Goal of the exercise:
Put the records from the line containing "Among the small" through the end of the records into a two-column CSV with the headers request and answer. Give one row per request, with each value in its own quoted field and line breaks replaced by spaces.

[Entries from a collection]

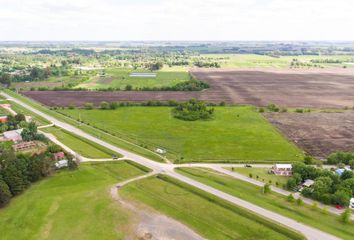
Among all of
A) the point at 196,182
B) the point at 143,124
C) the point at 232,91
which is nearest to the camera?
the point at 196,182

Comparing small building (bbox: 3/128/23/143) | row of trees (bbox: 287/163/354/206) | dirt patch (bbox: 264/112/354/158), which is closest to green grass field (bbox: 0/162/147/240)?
small building (bbox: 3/128/23/143)

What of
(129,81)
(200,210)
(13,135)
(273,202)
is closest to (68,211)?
(200,210)

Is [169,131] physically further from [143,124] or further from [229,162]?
[229,162]

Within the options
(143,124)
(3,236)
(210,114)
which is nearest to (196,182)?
(3,236)

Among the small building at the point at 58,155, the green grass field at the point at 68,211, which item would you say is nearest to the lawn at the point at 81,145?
the small building at the point at 58,155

Answer:
request,answer
"Among the small building at the point at 58,155, the green grass field at the point at 68,211, which item would you say is nearest to the lawn at the point at 81,145?","the small building at the point at 58,155"